Saya kira kita lebih bagus bicara tentang korupsi ketimbang suap karena pengertian suap itu cenderung amat sempit apalagi kalau kita membaca UU No 11/1980 tentang Tindak Pidana Suap. Korupsi sendiri tidak mudah didefinisikan meski kita sudah memiliki perangkat perundangan yang relative komprehensif seperti UU No 31/1999 tentang Pemberantasan Tindak Pidana Korupsi yang telah diubah dengan UU No 20/2001. Memang korupsi didalam perangkat perundangan ini didefinisikan sebagai ’perbuatan melawan hukum memperkaya diri sendiri atau orang lain atau suatu korporasi yang dapat merugikan keuangan negara atau perekonomian negara’. Definisi yuridis ini gampang dimengerti oleh orang-orang hukum tetapi orang awam belum tentu memahami definisi ini secara pas. Karena itu saya cenderung setuju dengan James B. Jacobs yang mengatakan:
"Corruption is notoriously hard to define. Corruption itself is a pejorative word that different
1/5
Bangsa Bebas Suap?
people use to denounce different kinds of conduct, some of which legal, some illegal, and some on the borderline between legality and illegality. Lawyers would probably prefer to talk about corruption in criminal law terms: bribery, extortion, fraud, and theft. But bribery itself is an elusive concept. Individuals or firms can reward (now or later) those who act as they desire in so many ways – for example, direct payoffs to the compliant officer, indirect payoffs such as future jobs or investment opportunities, favors to the compliant officer’s family members or friends"

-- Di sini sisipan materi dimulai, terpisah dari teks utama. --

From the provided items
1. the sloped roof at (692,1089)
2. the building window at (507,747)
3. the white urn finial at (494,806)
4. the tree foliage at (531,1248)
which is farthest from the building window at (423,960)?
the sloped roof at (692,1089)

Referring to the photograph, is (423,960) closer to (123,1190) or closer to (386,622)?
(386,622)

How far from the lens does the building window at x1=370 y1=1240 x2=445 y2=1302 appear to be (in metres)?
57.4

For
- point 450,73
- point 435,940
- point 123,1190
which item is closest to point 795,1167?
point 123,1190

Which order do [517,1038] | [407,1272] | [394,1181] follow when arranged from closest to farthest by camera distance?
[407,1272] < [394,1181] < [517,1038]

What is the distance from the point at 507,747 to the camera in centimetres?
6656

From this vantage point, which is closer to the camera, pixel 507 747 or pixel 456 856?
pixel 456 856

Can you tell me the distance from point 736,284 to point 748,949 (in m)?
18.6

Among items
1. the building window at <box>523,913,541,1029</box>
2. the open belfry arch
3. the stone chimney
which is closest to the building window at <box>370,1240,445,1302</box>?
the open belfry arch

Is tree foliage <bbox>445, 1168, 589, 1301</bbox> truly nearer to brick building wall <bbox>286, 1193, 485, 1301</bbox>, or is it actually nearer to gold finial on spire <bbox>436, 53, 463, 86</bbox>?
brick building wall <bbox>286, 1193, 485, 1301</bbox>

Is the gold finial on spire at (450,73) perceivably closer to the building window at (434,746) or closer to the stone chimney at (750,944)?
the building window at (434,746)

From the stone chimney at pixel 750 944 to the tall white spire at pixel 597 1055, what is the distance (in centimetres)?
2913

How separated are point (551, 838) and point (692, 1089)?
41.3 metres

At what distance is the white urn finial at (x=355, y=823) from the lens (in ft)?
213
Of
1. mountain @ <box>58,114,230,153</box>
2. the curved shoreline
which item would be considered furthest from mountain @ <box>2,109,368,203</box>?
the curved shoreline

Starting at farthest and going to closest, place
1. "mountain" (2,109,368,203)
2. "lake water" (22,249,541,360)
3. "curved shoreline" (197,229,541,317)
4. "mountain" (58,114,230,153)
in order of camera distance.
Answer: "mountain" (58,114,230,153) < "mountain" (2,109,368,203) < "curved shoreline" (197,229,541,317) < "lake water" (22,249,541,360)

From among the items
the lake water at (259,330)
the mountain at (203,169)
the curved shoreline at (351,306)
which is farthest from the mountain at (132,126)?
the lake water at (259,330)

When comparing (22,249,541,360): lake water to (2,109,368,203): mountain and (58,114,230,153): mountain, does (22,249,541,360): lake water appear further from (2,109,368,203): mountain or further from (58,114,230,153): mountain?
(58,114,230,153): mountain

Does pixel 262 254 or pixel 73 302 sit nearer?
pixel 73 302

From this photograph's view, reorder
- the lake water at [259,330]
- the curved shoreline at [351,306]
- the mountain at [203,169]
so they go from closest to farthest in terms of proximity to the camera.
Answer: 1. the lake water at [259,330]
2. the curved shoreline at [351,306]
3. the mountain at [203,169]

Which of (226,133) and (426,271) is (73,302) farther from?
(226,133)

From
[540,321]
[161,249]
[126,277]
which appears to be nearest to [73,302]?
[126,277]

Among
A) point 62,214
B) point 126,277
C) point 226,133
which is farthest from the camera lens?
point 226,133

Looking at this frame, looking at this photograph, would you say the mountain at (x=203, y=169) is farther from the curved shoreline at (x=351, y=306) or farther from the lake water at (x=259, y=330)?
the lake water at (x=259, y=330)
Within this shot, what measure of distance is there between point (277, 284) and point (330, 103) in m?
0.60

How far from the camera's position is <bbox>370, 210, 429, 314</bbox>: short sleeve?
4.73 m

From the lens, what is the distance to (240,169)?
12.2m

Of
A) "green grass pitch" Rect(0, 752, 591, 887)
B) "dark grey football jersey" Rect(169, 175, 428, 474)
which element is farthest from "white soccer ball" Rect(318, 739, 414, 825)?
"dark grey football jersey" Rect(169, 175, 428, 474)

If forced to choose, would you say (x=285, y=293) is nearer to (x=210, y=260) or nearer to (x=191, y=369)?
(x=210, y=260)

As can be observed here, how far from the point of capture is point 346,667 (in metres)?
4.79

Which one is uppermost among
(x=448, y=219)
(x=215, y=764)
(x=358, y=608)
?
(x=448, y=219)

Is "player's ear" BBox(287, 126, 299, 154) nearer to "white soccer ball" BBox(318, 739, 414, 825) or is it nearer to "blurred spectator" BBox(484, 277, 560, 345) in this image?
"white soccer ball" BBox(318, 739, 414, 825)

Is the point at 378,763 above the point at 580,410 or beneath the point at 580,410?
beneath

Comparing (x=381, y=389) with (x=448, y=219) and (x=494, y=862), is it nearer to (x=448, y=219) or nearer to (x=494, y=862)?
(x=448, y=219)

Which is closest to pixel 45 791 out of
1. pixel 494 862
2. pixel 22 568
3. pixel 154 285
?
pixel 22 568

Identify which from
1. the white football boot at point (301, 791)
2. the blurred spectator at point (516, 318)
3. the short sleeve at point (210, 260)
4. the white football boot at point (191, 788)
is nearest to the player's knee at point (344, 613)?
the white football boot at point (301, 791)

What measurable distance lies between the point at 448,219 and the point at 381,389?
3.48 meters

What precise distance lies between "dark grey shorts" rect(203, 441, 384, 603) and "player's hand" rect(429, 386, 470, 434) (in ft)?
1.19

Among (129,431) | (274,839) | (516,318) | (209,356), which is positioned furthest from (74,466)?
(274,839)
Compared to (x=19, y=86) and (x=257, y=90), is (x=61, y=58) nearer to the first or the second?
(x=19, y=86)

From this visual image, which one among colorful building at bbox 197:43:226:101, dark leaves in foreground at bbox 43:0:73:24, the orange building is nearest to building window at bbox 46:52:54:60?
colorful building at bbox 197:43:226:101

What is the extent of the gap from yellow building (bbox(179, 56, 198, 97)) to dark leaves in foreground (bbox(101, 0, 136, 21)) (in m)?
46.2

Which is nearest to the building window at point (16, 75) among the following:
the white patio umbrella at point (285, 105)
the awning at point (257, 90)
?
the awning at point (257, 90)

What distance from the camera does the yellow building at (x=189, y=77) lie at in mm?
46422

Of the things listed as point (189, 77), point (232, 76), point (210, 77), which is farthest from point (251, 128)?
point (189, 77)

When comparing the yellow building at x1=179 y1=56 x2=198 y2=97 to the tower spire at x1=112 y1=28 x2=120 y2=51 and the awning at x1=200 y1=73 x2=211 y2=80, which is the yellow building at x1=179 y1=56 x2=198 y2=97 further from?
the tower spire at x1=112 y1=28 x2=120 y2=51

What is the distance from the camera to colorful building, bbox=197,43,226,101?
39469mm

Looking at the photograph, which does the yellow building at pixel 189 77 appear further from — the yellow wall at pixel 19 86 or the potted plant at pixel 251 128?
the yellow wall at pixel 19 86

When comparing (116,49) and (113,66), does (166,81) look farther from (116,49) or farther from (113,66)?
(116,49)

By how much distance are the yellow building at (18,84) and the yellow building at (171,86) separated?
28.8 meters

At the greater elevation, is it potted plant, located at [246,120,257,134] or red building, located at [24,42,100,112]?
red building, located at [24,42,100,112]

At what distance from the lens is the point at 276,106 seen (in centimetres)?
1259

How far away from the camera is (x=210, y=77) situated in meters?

Jadi korupsi itu sangat beragam variasinya, dan terkadang tak bisa dideteksi. Korupsi itu bisa jadi dilakukan melalui ’favor’ yang diberikan kepada kawan atau sahabat yang tak kentara ada hubungan dengan pihak yang langsung terlibat, misalnya, dalam sebuah proyek pengadaan. Korupsi itu terjadi dalam berbagai bentuk baik itu yang sangat primitive sampai kepada yang sangat canggih. Advokat yang membela kasus-kasus korupsi paling gemar menerima ’legal fee’ dalam bentuk ’cash’ sehingga tak membayar pajak. Penghindaran pajak (tax evasion) seperti ini adalah juga korupsi yang merugikan keuangan Negara tetapi tidak mudah untuk dideteksi. Pembayaran melalui perusahaan atau rekening ’off shore’ adalah hal yang sering terjadi sehingga uang itu bukan saja tak masuk ke negeri ini tetapi terhindar dari pajak. Dalam globalisasi yang membuat negara tidak terlalu ’relevan’ lalu lintas pengadaan dan pembayaran ini dianggap sebagai konsekuensi logis dari liberalisasi perdagangan. Tetapi ’at whose expense’? Inilah pertanyaannya. Karena itu saya setuju dengan ucapan Menteri Keuangan Sri Mulyani yang mendamprat lembaga keuangan internasional untuk tidak usah terlalu berkhotbah tentang pemberantasan korupsi disini. Sesungguhnya, yang diperlukan adalah ’partnership’: suatu kerjasama yang tulus seperti misalnya membantu negeri ini dalam assets tracing, dalam mengejar koruptor yang tiba-tiba sudah mendapat ’permanent residence’ di negara tempat para koruptor menanamkan modal mereka. Dalam konteks ini negara-negara maju yang berkhotbah tentang anti korupsi dan good governance hendaknya membantu negeri ini sesuai dengan amanat United Nations Convention Against Corruption.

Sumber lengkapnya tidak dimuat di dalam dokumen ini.